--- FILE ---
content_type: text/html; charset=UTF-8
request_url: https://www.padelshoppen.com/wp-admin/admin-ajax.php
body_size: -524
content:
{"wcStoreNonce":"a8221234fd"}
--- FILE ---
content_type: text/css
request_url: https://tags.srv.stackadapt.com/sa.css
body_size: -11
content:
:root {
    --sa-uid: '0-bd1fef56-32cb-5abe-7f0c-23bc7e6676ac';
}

────────────────────────────────────────

* **About this exercise**: Report the number of lines in the listing that include the string "text"; give nothing but the number.

* **Response to the exercise**: 2